=== EXCERPT PROVIDED ===
· · · ·

General Claim dataset
The General Claim dataset is a diverse, harmonized dataset created for the task of check-worthy claim detection, addressing the limitations of narrow, specialized datasets currently used in the field. Constructed from five pre-existing datasets, it emphasizes variability across topics, languages, and writing styles, covering content in 10 languages. This dataset enables broader applicability and consistency in training and evaluating models for identifying claims that merit fact-checking.
In our study , we surveyed the existing datasets and models for the first time, for the task of Check-worthy claim detection. As the state-of-the-art is focused on narrow sub-problems limited in topical, linguistic and formal variability, we constructed a general claim dataset that would fit the task more broadly. It is composed of multiple existing datasets with emphasis on the variability of topics, languages and writing styles. Utilizing the obtained general claim dataset, we provide a novel comparison of the state-of-the-art large language models (LLMs), fine-tuned specifically for the task of Check-worthy claim detection.
We placed emphasis to ensure the variability of included topics, languages and writing styles. Based on these criteria, we selected five datasets to be included in our General Claim dataset. To ensure the consistency and comparability of the samples, we carefully harmonized the datasets in terms of included languages and number of samples. Initially, we filtered out any empty or duplicate samples and aggregated samples from all 10 languages encompassed by our selected datasets.

· · · ·

=== PROVIDED RECORDS ===
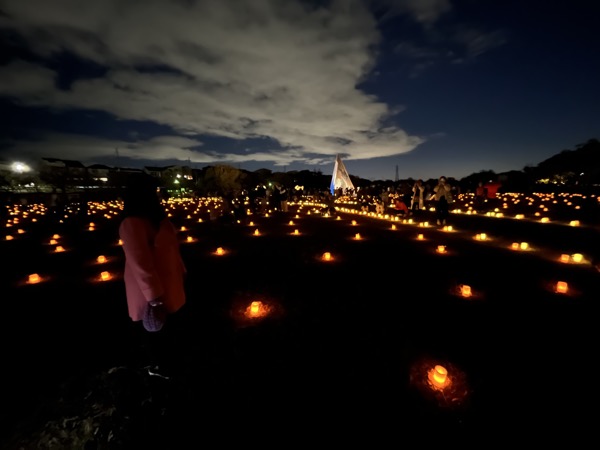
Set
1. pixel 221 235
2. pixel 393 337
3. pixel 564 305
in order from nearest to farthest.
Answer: pixel 393 337 < pixel 564 305 < pixel 221 235

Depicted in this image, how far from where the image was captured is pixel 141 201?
299 cm

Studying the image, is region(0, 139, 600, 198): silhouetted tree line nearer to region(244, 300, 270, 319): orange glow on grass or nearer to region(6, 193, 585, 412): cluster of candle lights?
region(6, 193, 585, 412): cluster of candle lights

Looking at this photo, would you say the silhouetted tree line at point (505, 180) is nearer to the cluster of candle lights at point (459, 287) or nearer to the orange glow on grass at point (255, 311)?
the cluster of candle lights at point (459, 287)

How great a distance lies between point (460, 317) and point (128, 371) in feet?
17.7

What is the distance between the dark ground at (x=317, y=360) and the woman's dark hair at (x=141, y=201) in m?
2.13

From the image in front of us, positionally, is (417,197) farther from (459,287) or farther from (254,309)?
(254,309)

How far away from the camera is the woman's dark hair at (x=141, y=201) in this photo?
2967mm

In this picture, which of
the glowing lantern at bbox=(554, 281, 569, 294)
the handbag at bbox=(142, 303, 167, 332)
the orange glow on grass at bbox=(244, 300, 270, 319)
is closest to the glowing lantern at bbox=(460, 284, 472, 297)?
the glowing lantern at bbox=(554, 281, 569, 294)

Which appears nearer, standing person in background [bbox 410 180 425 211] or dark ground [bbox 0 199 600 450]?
dark ground [bbox 0 199 600 450]

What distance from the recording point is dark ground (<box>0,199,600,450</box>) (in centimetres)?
284

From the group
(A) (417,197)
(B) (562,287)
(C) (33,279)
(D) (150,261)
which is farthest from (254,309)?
(A) (417,197)

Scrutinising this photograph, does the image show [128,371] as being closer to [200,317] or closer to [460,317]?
[200,317]

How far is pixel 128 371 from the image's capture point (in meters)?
3.54

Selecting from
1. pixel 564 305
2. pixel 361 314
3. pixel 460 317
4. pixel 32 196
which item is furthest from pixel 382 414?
pixel 32 196
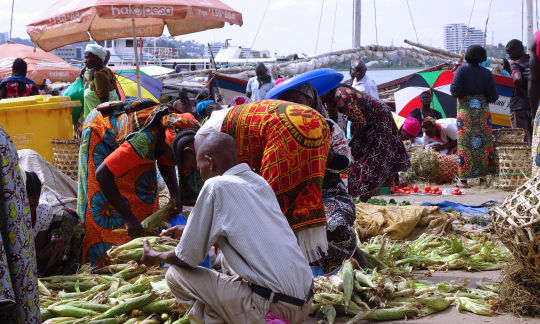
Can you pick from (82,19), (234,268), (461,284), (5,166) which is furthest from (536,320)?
(82,19)

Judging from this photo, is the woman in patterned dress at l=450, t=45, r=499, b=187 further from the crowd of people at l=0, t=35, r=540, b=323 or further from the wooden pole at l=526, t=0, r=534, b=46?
the wooden pole at l=526, t=0, r=534, b=46

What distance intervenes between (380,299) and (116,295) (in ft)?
5.38

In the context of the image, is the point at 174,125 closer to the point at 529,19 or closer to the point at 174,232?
the point at 174,232

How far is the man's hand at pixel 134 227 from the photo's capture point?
4445 mm

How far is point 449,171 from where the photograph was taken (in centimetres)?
1084

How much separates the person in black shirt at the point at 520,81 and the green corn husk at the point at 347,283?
705cm

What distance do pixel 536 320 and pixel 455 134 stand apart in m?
7.46

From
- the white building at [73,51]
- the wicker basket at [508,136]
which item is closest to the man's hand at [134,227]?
the wicker basket at [508,136]

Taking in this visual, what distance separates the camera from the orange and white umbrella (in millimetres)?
8062

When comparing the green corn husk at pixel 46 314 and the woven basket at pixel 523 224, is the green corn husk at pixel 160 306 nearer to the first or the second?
the green corn husk at pixel 46 314

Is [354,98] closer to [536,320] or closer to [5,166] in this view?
[536,320]

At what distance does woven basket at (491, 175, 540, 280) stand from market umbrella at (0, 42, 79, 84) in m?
12.7

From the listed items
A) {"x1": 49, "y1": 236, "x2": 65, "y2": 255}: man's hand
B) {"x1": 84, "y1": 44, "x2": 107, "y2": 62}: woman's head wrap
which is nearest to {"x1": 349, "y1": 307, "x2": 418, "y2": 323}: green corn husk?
{"x1": 49, "y1": 236, "x2": 65, "y2": 255}: man's hand

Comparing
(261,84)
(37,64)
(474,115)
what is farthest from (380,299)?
(37,64)
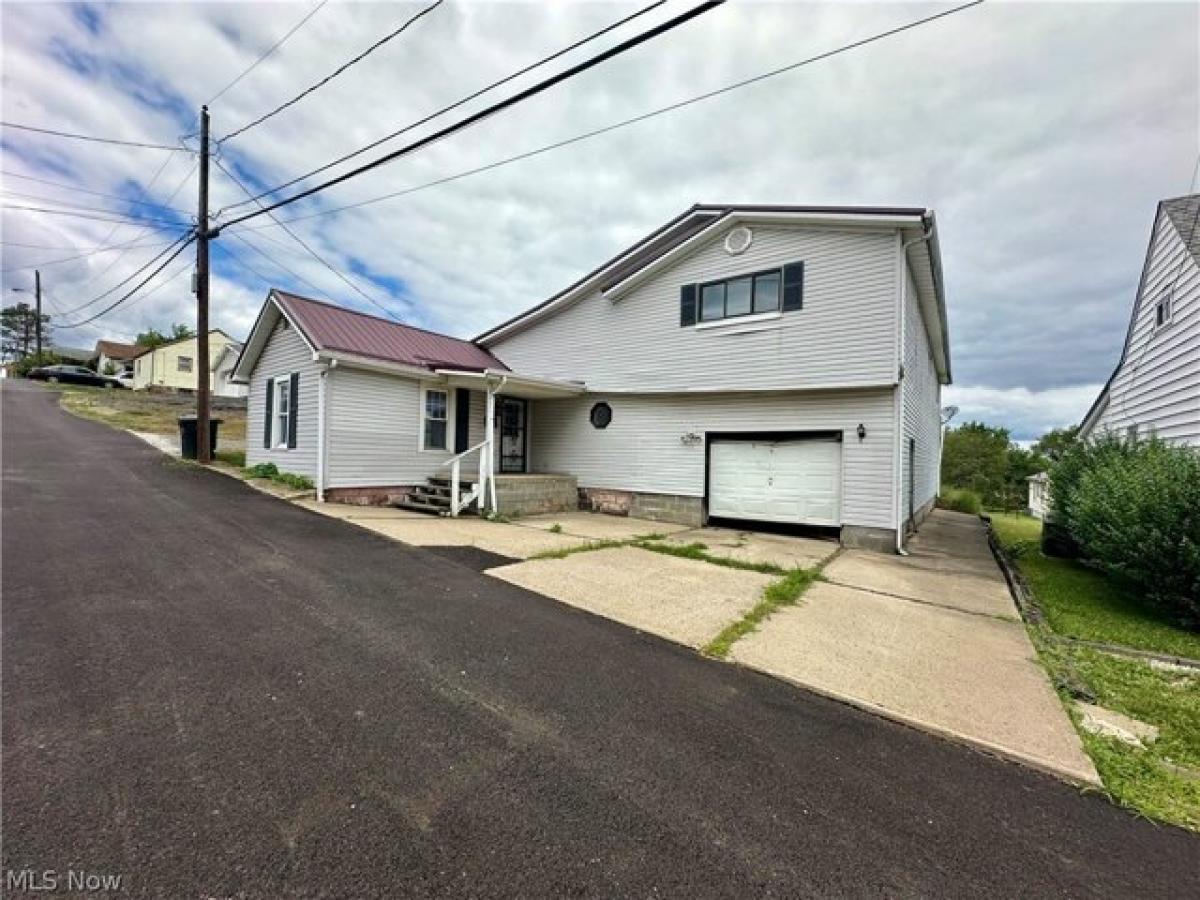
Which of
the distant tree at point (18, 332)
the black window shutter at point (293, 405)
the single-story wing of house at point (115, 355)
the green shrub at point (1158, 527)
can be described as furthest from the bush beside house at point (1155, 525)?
the distant tree at point (18, 332)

· · · ·

=== EXERCISES ===
1. In the dataset description, rewrite the paragraph beginning "We placed emphasis to ensure" as a short bulleted list that keeps its main facts.
2. Answer these questions from the dataset description:
(a) How many pre-existing datasets were used to build the General Claim dataset?
(b) How many languages does the dataset cover?
(c) What kind of models does the study compare using the dataset?
3. From the dataset description, extract everything from "We placed emphasis" down to "our selected datasets.".

=== TASK-BY-TASK SOLUTIONS ===
1.
- Goal: variability in topics, languages, and writing styles
- Five datasets were chosen for the General Claim dataset based on these criteria.
- The datasets were harmonized in included languages and number of samples so the samples would be consistent and comparable.
- Empty and duplicate samples were removed first.
- Samples from all 10 languages in the selected datasets were combined.

2.
(a) Five
(b) 10
(c) State-of-the-art large language models (LLMs) fine-tuned specifically for check-worthy claim detection

3.
We placed emphasis to ensure the variability of included topics, languages and writing styles. Based on these criteria, we selected five datasets to be included in our General Claim dataset. To ensure the consistency and comparability of the samples, we carefully harmonized the datasets in terms of included languages and number of samples. Initially, we filtered out any empty or duplicate samples and aggregated samples from all 10 languages encompassed by our selected datasets.